Saved data entries:
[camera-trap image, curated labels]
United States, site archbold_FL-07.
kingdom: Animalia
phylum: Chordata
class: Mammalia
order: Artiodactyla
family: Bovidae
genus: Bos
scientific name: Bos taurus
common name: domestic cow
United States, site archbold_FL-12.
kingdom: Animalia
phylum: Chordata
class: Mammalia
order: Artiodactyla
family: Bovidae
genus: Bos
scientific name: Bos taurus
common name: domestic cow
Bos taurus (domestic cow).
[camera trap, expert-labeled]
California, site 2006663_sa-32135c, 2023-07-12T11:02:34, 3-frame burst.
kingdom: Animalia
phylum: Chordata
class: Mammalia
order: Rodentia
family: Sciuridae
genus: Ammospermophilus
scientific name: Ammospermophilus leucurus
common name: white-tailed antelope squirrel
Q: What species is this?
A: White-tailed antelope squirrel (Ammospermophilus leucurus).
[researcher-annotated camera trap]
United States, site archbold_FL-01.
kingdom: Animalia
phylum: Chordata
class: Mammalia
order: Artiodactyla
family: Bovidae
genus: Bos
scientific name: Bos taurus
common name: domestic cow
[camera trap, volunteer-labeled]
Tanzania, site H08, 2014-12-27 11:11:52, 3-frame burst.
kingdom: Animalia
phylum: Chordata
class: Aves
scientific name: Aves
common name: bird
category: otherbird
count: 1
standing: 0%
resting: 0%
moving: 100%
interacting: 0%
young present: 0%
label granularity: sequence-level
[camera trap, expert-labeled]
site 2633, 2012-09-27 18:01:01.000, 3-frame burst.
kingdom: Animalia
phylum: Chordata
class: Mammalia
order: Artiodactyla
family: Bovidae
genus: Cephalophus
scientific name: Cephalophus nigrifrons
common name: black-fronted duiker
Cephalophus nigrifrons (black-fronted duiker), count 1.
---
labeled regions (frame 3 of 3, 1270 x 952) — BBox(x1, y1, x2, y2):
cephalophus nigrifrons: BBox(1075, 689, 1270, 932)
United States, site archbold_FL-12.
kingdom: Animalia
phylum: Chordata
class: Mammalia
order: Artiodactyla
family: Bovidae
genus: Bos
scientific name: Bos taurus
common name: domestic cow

*YOUR INSTRUCTIONS:* An exact copy of every line above is needed.

*WRITTEN RESPONSE:*
[camera-trap image, curated labels]
United States, site archbold_FL-07.
kingdom: Animalia
phylum: Chordata
class: Mammalia
order: Artiodactyla
family: Bovidae
genus: Bos
scientific name: Bos taurus
common name: domestic cow
United States, site archbold_FL-12.
kingdom: Animalia
phylum: Chordata
class: Mammalia
order: Artiodactyla
family: Bovidae
genus: Bos
scientific name: Bos taurus
common name: domestic cow
Bos taurus (domestic cow).
[camera trap, expert-labeled]
California, site 2006663_sa-32135c, 2023-07-12T11:02:34, 3-frame burst.
kingdom: Animalia
phylum: Chordata
class: Mammalia
order: Rodentia
family: Sciuridae
genus: Ammospermophilus
scientific name: Ammospermophilus leucurus
common name: white-tailed antelope squirrel
Q: What species is this?
A: White-tailed antelope squirrel (Ammospermophilus leucurus).
[researcher-annotated camera trap]
United States, site archbold_FL-01.
kingdom: Animalia
phylum: Chordata
class: Mammalia
order: Artiodactyla
family: Bovidae
genus: Bos
scientific name: Bos taurus
common name: domestic cow
[camera trap, volunteer-labeled]
Tanzania, site H08, 2014-12-27 11:11:52, 3-frame burst.
kingdom: Animalia
phylum: Chordata
class: Aves
scientific name: Aves
common name: bird
category: otherbird
count: 1
standing: 0%
resting: 0%
moving: 100%
interacting: 0%
young present: 0%
label granularity: sequence-level
[camera trap, expert-labeled]
site 2633, 2012-09-27 18:01:01.000, 3-frame burst.
kingdom: Animalia
phylum: Chordata
class: Mammalia
order: Artiodactyla
family: Bovidae
genus: Cephalophus
scientific name: Cephalophus nigrifrons
common name: black-fronted duiker
Cephalophus nigrifrons (black-fronted duiker), count 1.
---
labeled regions (frame 3 of 3, 1270 x 952) — BBox(x1, y1, x2, y2):
cephalophus nigrifrons: BBox(1075, 689, 1270, 932)
United States, site archbold_FL-12.
kingdom: Animalia
phylum: Chordata
class: Mammalia
order: Artiodactyla
family: Bovidae
genus: Bos
scientific name: Bos taurus
common name: domestic cow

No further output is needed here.